Equality law and best practice

The main legislation covering equality in England, Wales and Scotland is the Equality Act 2010. It protects people from discrimination, harassment and victimisation that is based on certain personal characteristics, such as their sex or race.

Equality law in Northern Ireland broadly matches that in the rest of the UK, but is spread across several sets of regulations rather than a single Act and has some differences

Defining equity and equality

Which groups are protected from discrimination?

The Equality Act 2010 protects people from discrimination on the basis of their protected characteristics:

  • Age
  • Disability
  • Gender reassignment
  • Marriage and civil partnership
  • Pregnancy and maternity
  • Race
  • Religion or belief
  • Sex
  • Sexual orientation

Broadly speaking, equality legislation aims to secure equal treatment for people with a protected characteristic when compared to people without.

Employers can take “positive action” to recruit or promote people with a protected characteristic, but employers have to be careful about this.

Is everyone at work protected from discrimination?

Most individuals “in employment” are protected.
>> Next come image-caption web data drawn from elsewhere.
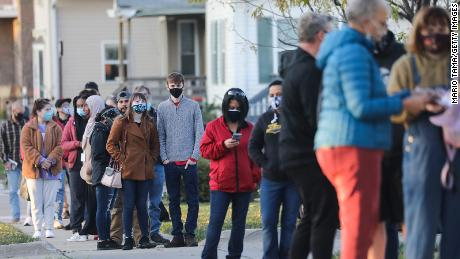 Voters wait in line to cast ballots in the presidential election on November 2, 2020 in Cedar Rapids, Iowa.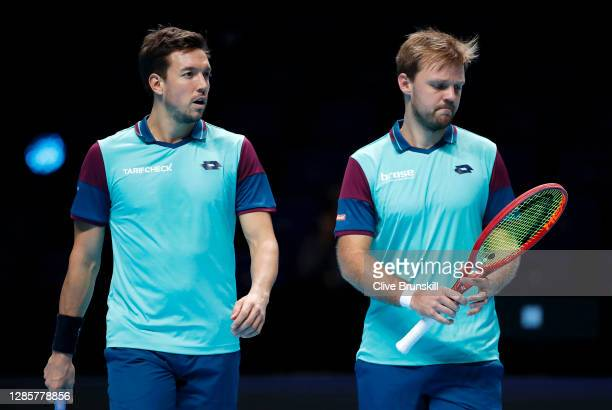Kevin Krawietz of Germany and Andreas Mies of Germany speak to each other during their doubles match against Wesley Koolhof of The Netherlands and...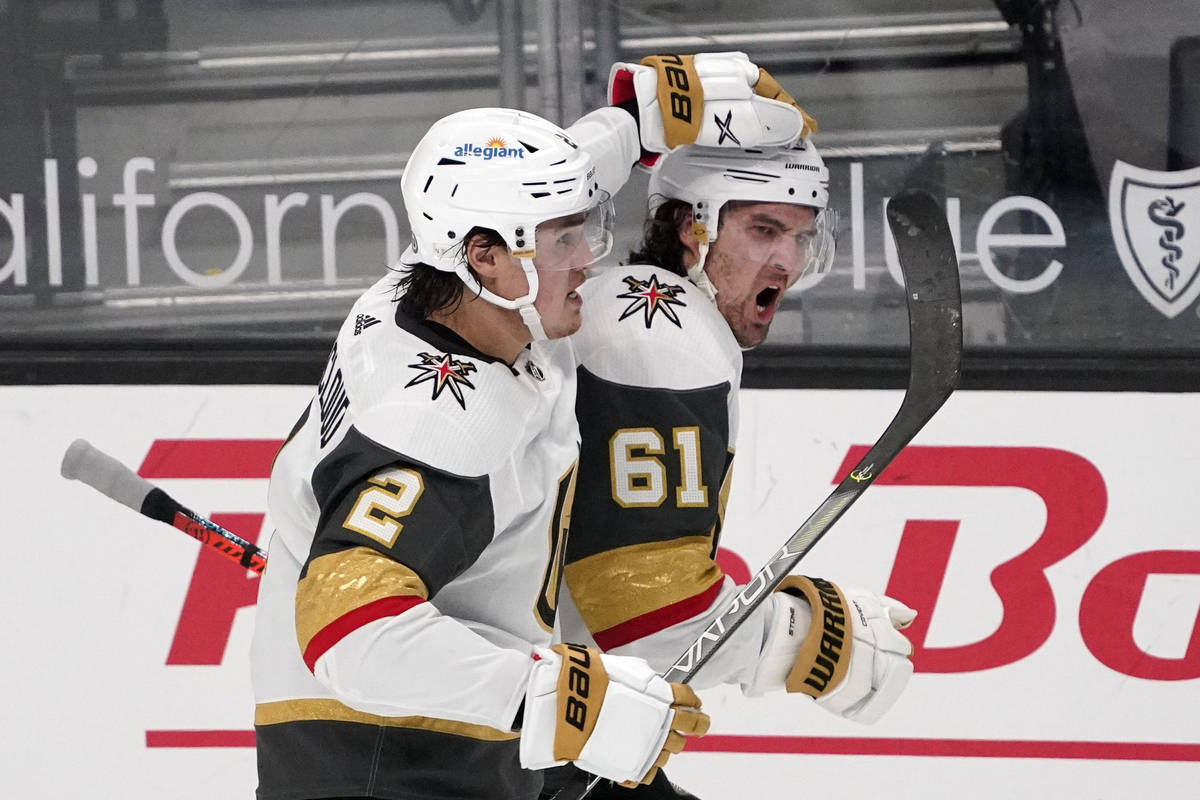 Vegas Golden Knights right wing Mark Stone, right, celebrates his goal with defenseman Zach Whi ...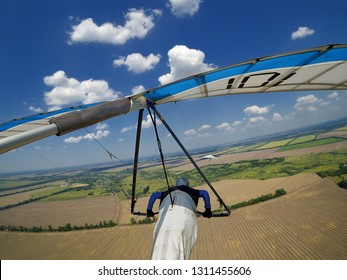 Hang glider pilot fly high above terrain. Action camera shot of extreme sport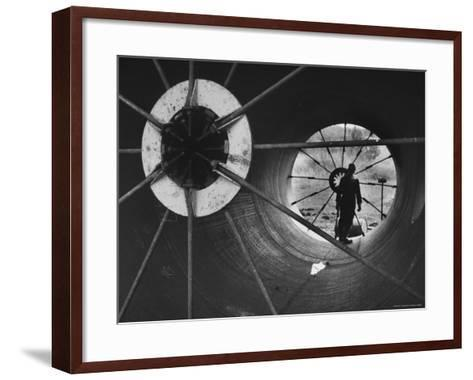 Part of 108 Inch Pipe That Will Be Used to Divert Water from the Jordan River to Negev Desert-Paul Schutzer-Framed Art Print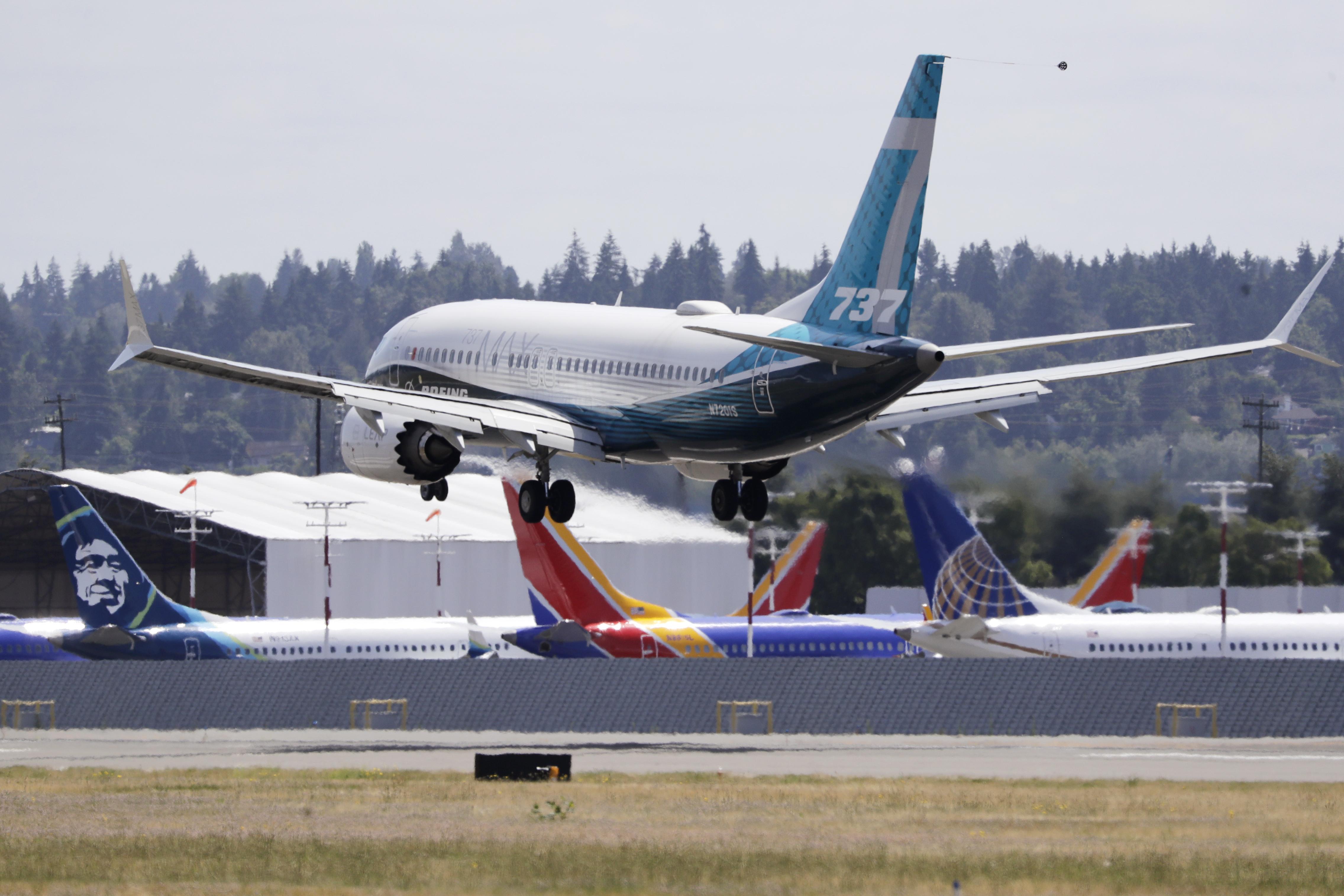 A Boeing 737 MAX jet lands behind a Boeing Field following a test flight in Seattle on June 29, 2020.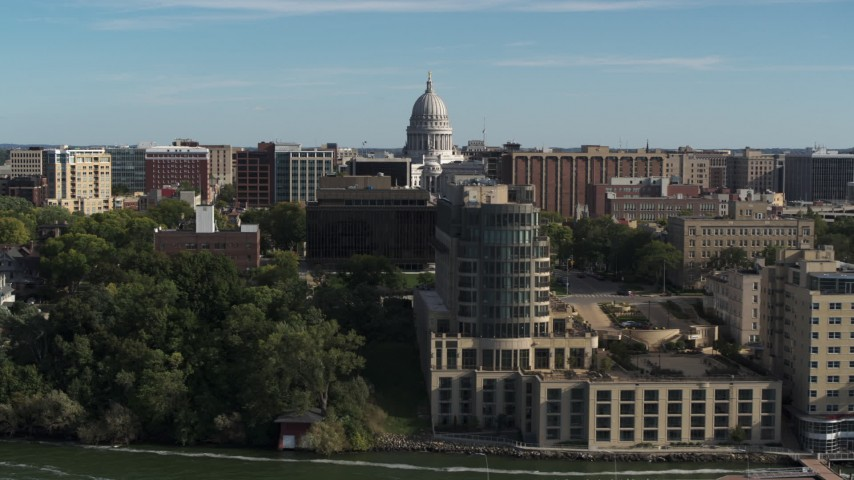 5.7K stock footage aerial video focus on the capitol dome and reveal hotel in Madison, Wisconsin Aerial Stock Footage | DX0002_160_023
This includes employees, job applicants and former employees as well as those who are genuinely self-employed (provided they are required to do the work themselves).

It also includes contract, agency, sub-contract and casual workers, temps, zero-hours contract workers, apprentices and those undertaking vocational training and work experience.

What types of conduct count as unlawful discrimination?

Direct discrimination

The most obvious type of discrimination is where someone is treated less favourably than another just because they have a protected characteristic, for example if an employer does not interview a job applicant because of their ethnic background. This is called direct discrimination.

In addition, an employer must not treat someone worse than other staff because they are “associated” with a person who has a protected characteristic, eg they have a disabled child or partner.

They must also not treat someone worse because they incorrectly think they have a protected characteristic (“perception”), such as thinking they are gay.

Indirect discrimination

If an employer does something that has a worse impact on people who share a particular protected characteristic than on people who do not have that characteristic, this is likely to count as indirect discrimination.

An example might be where a post requires the physiotherapist to move around between different sites. An employer insisting that job applicants must be able to drive, even if it is perfectly possible for them to move between sites without driving, is likely to be indirectly discriminating against disabled job applicants.

However, there are some exceptions where employers can “objectively justify” indirectly discriminating against a protected group.


Behaving unpleasantly towards someone or bullying them because of their age, disability, gender reassignment, race, religion or belief, sex or sexual orientation is a form of unlawful discrimination. An example might be telling jokes about a person’s religion.


Treating someone unfairly because they have complained or spoken up about alleged discrimination can be unlawful discrimination in itself. An example could be denying someone promotion because they had previously raised a grievance alleging discrimination.

Employment tribunal cases

If discrimination issues are not solved adequately with the employer, a case may ultimately have to be taken to an employment tribunal.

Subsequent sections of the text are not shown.